To enable DNSSEC on a zone, I then have PDNS create a Zone Signing Key (ZSK) and a Key Signing Key (KSK) with the following commands (additional algorithms are supported):
$ pdnssec add-zone-key a.aa zsk
configname: '/etc/powerdns/pdns.conf'
Adding a ZSK with algorithm = 5
$ pdnssec add-zone-key a.aa ksk
configname: '/etc/powerdns/pdns.conf'
Adding a KSK with algorithm = 5
These keys are created in the MySQL back-end database (and are thus replicated to slave servers). After a few seconds I query the server for a DNSSEC answer:
$ dig +dnssec +multiline @127.0.0.1 www.a.aa
;; ->>HEADER<<- opcode: QUERY, status: NOERROR, id: 40961
;; flags: qr aa rd; QUERY: 1, ANSWER: 2, AUTHORITY: 0, ADDITIONAL: 1
;; WARNING: recursion requested but not available
;; OPT PSEUDOSECTION:
; EDNS: version: 0, flags: do; udp: 2800
;; QUESTION SECTION:
;www.a.aa. IN A
;; ANSWER SECTION:
www.a.aa. 86400 IN A 1.1.1.0
www.a.aa. 86400 IN RRSIG A 5 3 86400 20110127000000 (
20110113000000 58590 a.aa.
eUv+uEbDEUBgaQy8hk9taln9swJHkblIgnjG93b3Hj1B
yWnj7eHv7AxN6sYiQV9zASRB0DjujCqoPeDI4sdsdb0o
crrEhdHGsTTvHZ+3iJeXnFJ1p46FJOyjoydXZ8Cmk7ix
cVf86g3JGiU135Rf5P6QU2Kl68YAf3orKGpUIqw= )
;; Query time: 1 msec
;; SERVER: 192.168.1.182#53(192.168.1.182)

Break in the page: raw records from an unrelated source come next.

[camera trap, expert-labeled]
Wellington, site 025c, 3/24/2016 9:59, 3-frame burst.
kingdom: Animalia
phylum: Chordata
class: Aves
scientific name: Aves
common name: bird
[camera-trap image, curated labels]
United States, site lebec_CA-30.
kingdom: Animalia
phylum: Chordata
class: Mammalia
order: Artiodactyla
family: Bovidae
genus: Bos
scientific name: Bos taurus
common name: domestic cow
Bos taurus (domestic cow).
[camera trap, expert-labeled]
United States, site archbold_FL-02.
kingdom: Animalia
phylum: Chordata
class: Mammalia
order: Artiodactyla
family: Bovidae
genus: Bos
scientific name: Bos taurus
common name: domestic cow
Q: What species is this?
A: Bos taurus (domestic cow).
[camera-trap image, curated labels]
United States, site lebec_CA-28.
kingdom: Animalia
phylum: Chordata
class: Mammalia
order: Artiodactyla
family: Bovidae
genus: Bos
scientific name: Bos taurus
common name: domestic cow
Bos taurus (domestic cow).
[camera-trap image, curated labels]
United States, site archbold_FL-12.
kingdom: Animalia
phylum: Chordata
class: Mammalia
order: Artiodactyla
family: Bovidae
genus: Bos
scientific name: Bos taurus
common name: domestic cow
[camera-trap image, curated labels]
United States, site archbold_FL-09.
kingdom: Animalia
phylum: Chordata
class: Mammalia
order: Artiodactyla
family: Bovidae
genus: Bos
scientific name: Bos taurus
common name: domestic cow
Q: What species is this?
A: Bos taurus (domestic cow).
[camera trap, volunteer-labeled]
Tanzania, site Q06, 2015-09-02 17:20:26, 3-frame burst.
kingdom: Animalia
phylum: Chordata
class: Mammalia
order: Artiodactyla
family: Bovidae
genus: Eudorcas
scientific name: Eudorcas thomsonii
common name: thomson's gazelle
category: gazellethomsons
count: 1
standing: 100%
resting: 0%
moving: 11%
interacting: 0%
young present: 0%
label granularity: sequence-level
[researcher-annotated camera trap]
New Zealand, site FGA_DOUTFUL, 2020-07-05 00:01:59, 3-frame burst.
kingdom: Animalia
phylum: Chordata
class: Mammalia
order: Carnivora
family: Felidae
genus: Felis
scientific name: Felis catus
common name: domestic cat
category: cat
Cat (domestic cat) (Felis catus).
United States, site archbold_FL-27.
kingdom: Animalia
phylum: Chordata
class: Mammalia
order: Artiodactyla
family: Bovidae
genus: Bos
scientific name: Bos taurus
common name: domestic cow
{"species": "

;; WHEN: Thu Jan 13 12:03:48 2011
;; MSG SIZE rcvd: 217
Very nice.
There is one thing missing. I need the DS resource records to give to the
parent zone maintainer. These I get with the pdnssec utility. (Output
truncated for brevity)
$ pdnssec show-zone a.aa
configname: '/etc/powerdns/pdns.conf'
Zone has NSEC semantics
keys:
ID = 4 (KSK), tag = 57698, algo = 5, bits = 2048 Active: 1
KSK DNSKEY = a.aa IN DNSKEY 257 3 5 AwEAAZfSTDIZ0.....
DS = a.aa IN DS 57698 5 1 4e12372b5e029dfb5567d36dd8427c61a217505d
DS = a.aa IN DS 57698 5 2 f4462cb09a8c05ca43c13774b307f60bd40129cf211413c060d9e5c39aa98498
ID = 3 (ZSK), tag = 58590, algo = 5, bits = 1024 Active: 1
The key ID numbers correspond to the id column in the cryptokeys table:
SELECT c.id, name, flags FROM cryptokeys c, domains d WHERE d.id = c.domain_id;
+----+------+-------+
| id | name | flags |
+----+------+-------+
| 3 | a.aa | 256 |
| 4 | a.aa | 257 |
+----+------+-------+
and we see the flags column (256 == ZSK and 257 == KSK).
As shown by the show-zone command above, the zone has been signed with NSEC
semantics, which means the zone is “walkable”. To convert that to NSEC3
semantics, I use pdnssec set-nsec3 a.aa, and I can revert the zone to NSEC
with pdnssec unset-nsec3 a.aa.
DNSSEC resource records are not stored in the database, but are created on- the-fly, but are heavily cached. I like this because it keeps the database content clear of the additional “clutter”. Keys are, as described above, stored and replicated from (MySQL-) master to server. Nevertheless, a zone transfer (AXFR) from a DNSSEC-enable PowerDNS will of course transfer all resource records, including the DNSSEC RRsets. The validity period for RRSIGs in PowerDNS starts at most a week in the past, and continues at least a week into the future.
As far as rolling keys, the operational instructions are quite easy to follow.
At a first glance the code gives a very good impression and is a great addition to the tools we now have available for signing DNSSEC zones. A few first thoughts:
- On-the-fly signing costs CPU time. PowerDNS uses all CPU cores for generating RRsigs so this will help, but it remains to be seen how many requests per second PowerDNS can generate.
- I like the fact that keys are in the back-end database and not on the file system because I can put the MySQL server behind an additional firewall to add a further level of security. Of sorts.
- Enabling DNSSEC on zones served by PowerDNS becomes as easy as automatic DNSSEC signing on BIND. It isn’t quite as “automagic” as using Phreebird but comes very close.
- PowerDNS should automate
rectify-zoneitself; that is going to cause a lot of grief otherwise.